5. Quantity and purity of RNA
   1. Quantify the RNA concentration by measuring the absorbance of the sample at 260 nm in a spectrophotometer (see Table of Materials).
   2. Measure at 230 nm and 280 nm to determine the RNA purity.
      NOTE: The ratio at 260/280 indicates protein or phenol contamination.
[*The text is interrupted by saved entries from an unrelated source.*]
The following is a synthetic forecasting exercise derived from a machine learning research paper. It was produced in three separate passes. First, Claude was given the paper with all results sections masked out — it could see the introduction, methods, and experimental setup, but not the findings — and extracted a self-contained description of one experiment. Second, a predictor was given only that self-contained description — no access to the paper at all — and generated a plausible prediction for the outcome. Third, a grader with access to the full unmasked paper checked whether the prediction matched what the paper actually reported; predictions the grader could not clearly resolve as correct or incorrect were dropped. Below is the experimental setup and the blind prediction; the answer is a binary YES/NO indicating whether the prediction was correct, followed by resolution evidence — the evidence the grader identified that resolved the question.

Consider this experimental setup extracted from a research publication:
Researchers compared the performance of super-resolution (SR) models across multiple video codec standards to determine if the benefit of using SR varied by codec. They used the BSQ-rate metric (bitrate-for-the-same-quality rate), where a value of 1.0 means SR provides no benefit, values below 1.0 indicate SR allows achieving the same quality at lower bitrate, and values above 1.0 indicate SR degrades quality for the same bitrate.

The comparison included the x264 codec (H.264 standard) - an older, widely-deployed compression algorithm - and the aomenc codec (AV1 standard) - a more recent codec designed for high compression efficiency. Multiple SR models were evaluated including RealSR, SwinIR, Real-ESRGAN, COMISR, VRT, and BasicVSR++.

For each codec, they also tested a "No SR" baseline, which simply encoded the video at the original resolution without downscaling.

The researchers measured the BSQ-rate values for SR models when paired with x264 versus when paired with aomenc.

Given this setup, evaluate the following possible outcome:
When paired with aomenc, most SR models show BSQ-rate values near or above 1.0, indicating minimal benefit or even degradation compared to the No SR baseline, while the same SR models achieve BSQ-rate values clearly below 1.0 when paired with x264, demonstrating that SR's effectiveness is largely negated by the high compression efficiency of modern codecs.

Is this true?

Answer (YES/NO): NO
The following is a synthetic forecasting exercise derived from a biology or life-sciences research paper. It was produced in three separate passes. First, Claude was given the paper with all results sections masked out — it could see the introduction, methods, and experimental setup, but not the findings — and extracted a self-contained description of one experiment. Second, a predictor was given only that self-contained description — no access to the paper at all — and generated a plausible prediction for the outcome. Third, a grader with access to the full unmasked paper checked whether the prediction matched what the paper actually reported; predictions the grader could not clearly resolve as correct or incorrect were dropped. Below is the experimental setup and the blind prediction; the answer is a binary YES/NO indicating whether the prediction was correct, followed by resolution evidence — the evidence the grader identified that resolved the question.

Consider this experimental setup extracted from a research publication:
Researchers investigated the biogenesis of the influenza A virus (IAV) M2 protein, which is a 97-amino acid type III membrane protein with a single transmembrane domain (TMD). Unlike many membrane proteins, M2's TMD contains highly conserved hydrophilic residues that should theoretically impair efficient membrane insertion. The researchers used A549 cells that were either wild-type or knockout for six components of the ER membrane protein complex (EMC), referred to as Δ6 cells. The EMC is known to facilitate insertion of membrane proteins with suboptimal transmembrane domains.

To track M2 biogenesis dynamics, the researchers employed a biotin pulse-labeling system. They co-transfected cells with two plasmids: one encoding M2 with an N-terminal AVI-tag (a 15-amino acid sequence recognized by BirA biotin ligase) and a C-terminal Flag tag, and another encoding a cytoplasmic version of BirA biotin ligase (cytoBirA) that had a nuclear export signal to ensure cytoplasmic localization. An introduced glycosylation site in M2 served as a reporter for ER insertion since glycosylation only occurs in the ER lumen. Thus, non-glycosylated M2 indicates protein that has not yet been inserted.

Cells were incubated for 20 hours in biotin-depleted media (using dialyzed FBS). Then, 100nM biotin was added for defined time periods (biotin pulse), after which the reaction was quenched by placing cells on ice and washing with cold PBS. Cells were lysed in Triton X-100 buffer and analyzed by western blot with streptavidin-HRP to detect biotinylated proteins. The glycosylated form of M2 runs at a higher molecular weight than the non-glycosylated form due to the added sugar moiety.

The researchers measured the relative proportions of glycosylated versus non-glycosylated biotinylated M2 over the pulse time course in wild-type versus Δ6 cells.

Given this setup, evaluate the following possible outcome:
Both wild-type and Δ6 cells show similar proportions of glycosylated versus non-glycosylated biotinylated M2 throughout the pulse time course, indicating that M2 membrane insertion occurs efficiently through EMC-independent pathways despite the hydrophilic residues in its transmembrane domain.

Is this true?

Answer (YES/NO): NO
A ratio close to 2 is acceptable. The ratio at 260/230 indicates EDTA, carbohydrates or phenol contaminants. Values between 2.0 - 2.2 are acceptable.
6. Checking RNA integrity
   1. Run 2 µg of total RNA and an RNA ladder on a 1.5% denaturing agarose gel; visualize on a gel documentation system (see Table of Materials).
      NOTE: A 2:1 ratio of clear and sharp 28S and 18S rRNA bands indicates an intact RNA. Partially degraded RNA resolves as a smeared appearance.
7. RT-qPCR
   1. Synthesize the complementary DNA (cDNA) from a single stranded RNA following the standard protocol (see Table of Materials)¹¹.
8. Evaluate gene expression by RT-qPCR
   1. Prepare the reaction mixture for each sample: Mix 2 µL cDNA, 7 µL fluorescent compound, 300 nM forward primer, and 300 nM reverse primer (Table 1) in a final volume of 13 µL, and add to the 96-Well Reaction Plate (see Table of Materials).
   2. Seal the plate with an optical adhesive cover, centrifuge (300 x g, 1 min) and run the reaction on a Real-Time PCR System (hot start 95 °C for 20 s followed by 40 cycles: 95 °C for 3 s and 60 °C for 30 s) (see Table of Materials).
   3. Analyze the results by relative quantitation using the comparative method 2^-ΔΔCt with the housekeeping genes glyceraldehyde-3-phosphate dehydrogenase (GAPDH) or acidic ribosomal phosphoprotein P0 (36B4)¹².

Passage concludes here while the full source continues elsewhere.